Some Kind of Hero

Some Kind of Hero.
Paramount Pictures 1982.

Before watching the movie:

The first brief summations I read for this just say that the character is a veteran having a hard time coming home and getting into “trouble”. Which also describes First Blood. A slightly more involved summary mentioned that he ends up in a criminal heist for the mob, which I can certainly see being played for laughs or drama, and in fact, the book this is based on was a serious drama, but this is a dramedy because the studio insisted that Richard Pryor do comedic scenes. I think it will be interesting to see Pryor do as much drama as the suits will allow him to.

After watching the movie:

Eddie Keller gets captured in Vietnam in 1967 and spends six years in a POW camp holding out against Viet Cong abuses, denied any letters in or out, and refusing to sign the war crimes confession statement they keep pressing on him for better treatment. Near the end of the war, when his friend and cellmate Vinnie gets put in the solitary hotbox for so long he gets fatally sick, Eddie finally offers to sign in return for getting medical treatment. One of the last POWs out, Eddie learns on the plane home from his Veteran’s Affairs handler Col. Powers that he’s a father of a girl his wife had shortly after he shipped out. After receiving a hero’s welcome at home, Eddie is reunited with his wife, who confesses to him that she became involved with another man while Eddie was away, and moreover, she and the other man tried to expand Eddie’s bookstore and bankrupted it. And that Eddie’s mother had a stroke and is in an expensive convalescent home. Soon thereafter, the back pay Eddie was supposed to get is tied up in red tape long enough that the army finds out about Eddie’s signed confession, creating an even bigger delay. Having lost his family and his business and unable to get a job, the money he was promised, or even a bank loan, there aren’t many more options left to Eddie within the system. But when the bank he’s trying to get a loan at gets held up by some out of luck vets, Eddie starts to get some ideas of his own.

--------------------------------

**Action item:** Return the entire review of Some Kind of Hero word for word. The lines that come next have no connection to the text.

**Data extract:**

--------------------------------

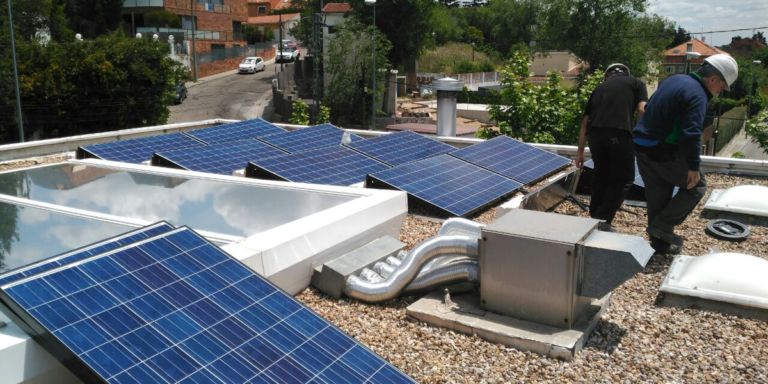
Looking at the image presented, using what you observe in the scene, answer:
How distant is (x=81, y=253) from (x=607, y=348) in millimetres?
3749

--------------------------------

**Finished exercise:**
Some Kind of Hero

Some Kind of Hero.
Paramount Pictures 1982.

Before watching the movie:

The first brief summations I read for this just say that the character is a veteran having a hard time coming home and getting into “trouble”. Which also describes First Blood. A slightly more involved summary mentioned that he ends up in a criminal heist for the mob, which I can certainly see being played for laughs or drama, and in fact, the book this is based on was a serious drama, but this is a dramedy because the studio insisted that Richard Pryor do comedic scenes. I think it will be interesting to see Pryor do as much drama as the suits will allow him to.

After watching the movie:

Eddie Keller gets captured in Vietnam in 1967 and spends six years in a POW camp holding out against Viet Cong abuses, denied any letters in or out, and refusing to sign the war crimes confession statement they keep pressing on him for better treatment. Near the end of the war, when his friend and cellmate Vinnie gets put in the solitary hotbox for so long he gets fatally sick, Eddie finally offers to sign in return for getting medical treatment. One of the last POWs out, Eddie learns on the plane home from his Veteran’s Affairs handler Col. Powers that he’s a father of a girl his wife had shortly after he shipped out. After receiving a hero’s welcome at home, Eddie is reunited with his wife, who confesses to him that she became involved with another man while Eddie was away, and moreover, she and the other man tried to expand Eddie’s bookstore and bankrupted it. And that Eddie’s mother had a stroke and is in an expensive convalescent home. Soon thereafter, the back pay Eddie was supposed to get is tied up in red tape long enough that the army finds out about Eddie’s signed confession, creating an even bigger delay. Having lost his family and his business and unable to get a job, the money he was promised, or even a bank loan, there aren’t many more options left to Eddie within the system. But when the bank he’s trying to get a loan at gets held up by some out of luck vets, Eddie starts to get some ideas of his own.